▸ **Exercise details**
Copy the material below word for word, keeping every line in its original order.

▸ **The input**
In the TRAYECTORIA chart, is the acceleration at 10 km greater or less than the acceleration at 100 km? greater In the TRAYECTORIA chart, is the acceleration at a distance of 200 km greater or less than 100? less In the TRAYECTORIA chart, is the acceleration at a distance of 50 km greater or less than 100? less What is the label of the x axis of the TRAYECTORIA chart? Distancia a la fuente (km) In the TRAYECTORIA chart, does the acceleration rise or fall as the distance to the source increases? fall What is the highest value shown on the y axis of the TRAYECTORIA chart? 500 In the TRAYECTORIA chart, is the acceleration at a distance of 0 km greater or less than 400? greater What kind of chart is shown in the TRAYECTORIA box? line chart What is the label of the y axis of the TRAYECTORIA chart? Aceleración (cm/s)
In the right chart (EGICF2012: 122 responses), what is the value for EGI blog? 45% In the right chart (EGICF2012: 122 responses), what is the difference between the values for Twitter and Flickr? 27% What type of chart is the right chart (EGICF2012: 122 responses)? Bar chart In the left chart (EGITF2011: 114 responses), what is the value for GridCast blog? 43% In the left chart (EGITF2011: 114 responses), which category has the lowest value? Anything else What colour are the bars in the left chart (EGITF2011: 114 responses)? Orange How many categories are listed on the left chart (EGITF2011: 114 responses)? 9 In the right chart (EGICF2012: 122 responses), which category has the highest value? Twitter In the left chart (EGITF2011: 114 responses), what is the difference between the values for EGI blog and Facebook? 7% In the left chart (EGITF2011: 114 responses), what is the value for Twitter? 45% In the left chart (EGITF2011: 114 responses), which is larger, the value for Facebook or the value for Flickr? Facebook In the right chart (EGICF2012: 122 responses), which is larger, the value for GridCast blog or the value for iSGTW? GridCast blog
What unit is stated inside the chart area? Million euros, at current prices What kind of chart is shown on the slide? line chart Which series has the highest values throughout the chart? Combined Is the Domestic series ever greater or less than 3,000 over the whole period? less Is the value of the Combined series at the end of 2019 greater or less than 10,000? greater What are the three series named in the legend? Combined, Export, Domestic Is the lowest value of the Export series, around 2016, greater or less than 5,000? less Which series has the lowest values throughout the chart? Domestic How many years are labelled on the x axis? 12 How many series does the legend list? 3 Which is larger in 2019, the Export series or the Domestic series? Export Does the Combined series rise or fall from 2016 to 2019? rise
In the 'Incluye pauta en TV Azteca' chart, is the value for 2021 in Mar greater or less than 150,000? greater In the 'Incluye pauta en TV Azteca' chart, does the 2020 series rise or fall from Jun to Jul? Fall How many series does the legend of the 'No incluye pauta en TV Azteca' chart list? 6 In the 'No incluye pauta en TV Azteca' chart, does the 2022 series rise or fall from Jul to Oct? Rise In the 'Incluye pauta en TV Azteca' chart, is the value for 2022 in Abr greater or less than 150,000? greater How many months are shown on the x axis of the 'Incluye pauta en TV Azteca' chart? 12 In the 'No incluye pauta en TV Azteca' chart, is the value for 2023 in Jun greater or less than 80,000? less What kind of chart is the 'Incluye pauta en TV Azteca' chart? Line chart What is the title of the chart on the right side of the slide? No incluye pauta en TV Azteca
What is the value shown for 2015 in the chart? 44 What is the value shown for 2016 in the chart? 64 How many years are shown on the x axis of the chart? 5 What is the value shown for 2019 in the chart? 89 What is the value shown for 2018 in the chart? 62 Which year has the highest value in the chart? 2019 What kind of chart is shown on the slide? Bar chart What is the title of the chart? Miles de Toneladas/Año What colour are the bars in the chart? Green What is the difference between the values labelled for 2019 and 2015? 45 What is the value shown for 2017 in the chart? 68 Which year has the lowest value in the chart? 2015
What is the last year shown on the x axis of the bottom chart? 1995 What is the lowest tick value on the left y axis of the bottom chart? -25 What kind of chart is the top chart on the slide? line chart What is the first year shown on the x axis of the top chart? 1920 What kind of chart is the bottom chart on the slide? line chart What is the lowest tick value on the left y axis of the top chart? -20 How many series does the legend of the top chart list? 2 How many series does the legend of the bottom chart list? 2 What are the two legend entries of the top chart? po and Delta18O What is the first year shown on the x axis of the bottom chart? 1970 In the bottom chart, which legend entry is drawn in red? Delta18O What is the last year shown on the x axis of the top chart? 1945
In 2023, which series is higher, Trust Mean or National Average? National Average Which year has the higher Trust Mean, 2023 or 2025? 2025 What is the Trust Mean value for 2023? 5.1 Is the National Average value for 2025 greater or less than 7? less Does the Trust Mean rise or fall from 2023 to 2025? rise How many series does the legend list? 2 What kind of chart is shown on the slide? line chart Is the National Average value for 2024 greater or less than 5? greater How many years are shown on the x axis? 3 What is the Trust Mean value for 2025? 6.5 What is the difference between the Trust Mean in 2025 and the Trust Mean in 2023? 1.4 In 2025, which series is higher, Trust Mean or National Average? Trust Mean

▸ **Output for this task**
In the TRAYECTORIA chart, is the acceleration at 10 km greater or less than the acceleration at 100 km? greater In the TRAYECTORIA chart, is the acceleration at a distance of 200 km greater or less than 100? less In the TRAYECTORIA chart, is the acceleration at a distance of 50 km greater or less than 100? less What is the label of the x axis of the TRAYECTORIA chart? Distancia a la fuente (km) In the TRAYECTORIA chart, does the acceleration rise or fall as the distance to the source increases? fall What is the highest value shown on the y axis of the TRAYECTORIA chart? 500 In the TRAYECTORIA chart, is the acceleration at a distance of 0 km greater or less than 400? greater What kind of chart is shown in the TRAYECTORIA box? line chart What is the label of the y axis of the TRAYECTORIA chart? Aceleración (cm/s)
In the right chart (EGICF2012: 122 responses), what is the value for EGI blog? 45% In the right chart (EGICF2012: 122 responses), what is the difference between the values for Twitter and Flickr? 27% What type of chart is the right chart (EGICF2012: 122 responses)? Bar chart In the left chart (EGITF2011: 114 responses), what is the value for GridCast blog? 43% In the left chart (EGITF2011: 114 responses), which category has the lowest value? Anything else What colour are the bars in the left chart (EGITF2011: 114 responses)? Orange How many categories are listed on the left chart (EGITF2011: 114 responses)? 9 In the right chart (EGICF2012: 122 responses), which category has the highest value? Twitter In the left chart (EGITF2011: 114 responses), what is the difference between the values for EGI blog and Facebook? 7% In the left chart (EGITF2011: 114 responses), what is the value for Twitter? 45% In the left chart (EGITF2011: 114 responses), which is larger, the value for Facebook or the value for Flickr? Facebook In the right chart (EGICF2012: 122 responses), which is larger, the value for GridCast blog or the value for iSGTW? GridCast blog
What unit is stated inside the chart area? Million euros, at current prices What kind of chart is shown on the slide? line chart Which series has the highest values throughout the chart? Combined Is the Domestic series ever greater or less than 3,000 over the whole period? less Is the value of the Combined series at the end of 2019 greater or less than 10,000? greater What are the three series named in the legend? Combined, Export, Domestic Is the lowest value of the Export series, around 2016, greater or less than 5,000? less Which series has the lowest values throughout the chart? Domestic How many years are labelled on the x axis? 12 How many series does the legend list? 3 Which is larger in 2019, the Export series or the Domestic series? Export Does the Combined series rise or fall from 2016 to 2019? rise
In the 'Incluye pauta en TV Azteca' chart, is the value for 2021 in Mar greater or less than 150,000? greater In the 'Incluye pauta en TV Azteca' chart, does the 2020 series rise or fall from Jun to Jul? Fall How many series does the legend of the 'No incluye pauta en TV Azteca' chart list? 6 In the 'No incluye pauta en TV Azteca' chart, does the 2022 series rise or fall from Jul to Oct? Rise In the 'Incluye pauta en TV Azteca' chart, is the value for 2022 in Abr greater or less than 150,000? greater How many months are shown on the x axis of the 'Incluye pauta en TV Azteca' chart? 12 In the 'No incluye pauta en TV Azteca' chart, is the value for 2023 in Jun greater or less than 80,000? less What kind of chart is the 'Incluye pauta en TV Azteca' chart? Line chart What is the title of the chart on the right side of the slide? No incluye pauta en TV Azteca
What is the value shown for 2015 in the chart? 44 What is the value shown for 2016 in the chart? 64 How many years are shown on the x axis of the chart? 5 What is the value shown for 2019 in the chart? 89 What is the value shown for 2018 in the chart? 62 Which year has the highest value in the chart? 2019 What kind of chart is shown on the slide? Bar chart What is the title of the chart? Miles de Toneladas/Año What colour are the bars in the chart? Green What is the difference between the values labelled for 2019 and 2015? 45 What is the value shown for 2017 in the chart? 68 Which year has the lowest value in the chart? 2015
What is the last year shown on the x axis of the bottom chart? 1995 What is the lowest tick value on the left y axis of the bottom chart? -25 What kind of chart is the top chart on the slide? line chart What is the first year shown on the x axis of the top chart? 1920 What kind of chart is the bottom chart on the slide? line chart What is the lowest tick value on the left y axis of the top chart? -20 How many series does the legend of the top chart list? 2 How many series does the legend of the bottom chart list? 2 What are the two legend entries of the top chart? po and Delta18O What is the first year shown on the x axis of the bottom chart? 1970 In the bottom chart, which legend entry is drawn in red? Delta18O What is the last year shown on the x axis of the top chart? 1945
In 2023, which series is higher, Trust Mean or National Average? National Average Which year has the higher Trust Mean, 2023 or 2025? 2025 What is the Trust Mean value for 2023? 5.1 Is the National Average value for 2025 greater or less than 7? less Does the Trust Mean rise or fall from 2023 to 2025? rise How many series does the legend list? 2 What kind of chart is shown on the slide? line chart Is the National Average value for 2024 greater or less than 5? greater How many years are shown on the x axis? 3 What is the Trust Mean value for 2025? 6.5 What is the difference between the Trust Mean in 2025 and the Trust Mean in 2023? 1.4 In 2025, which series is higher, Trust Mean or National Average? Trust Mean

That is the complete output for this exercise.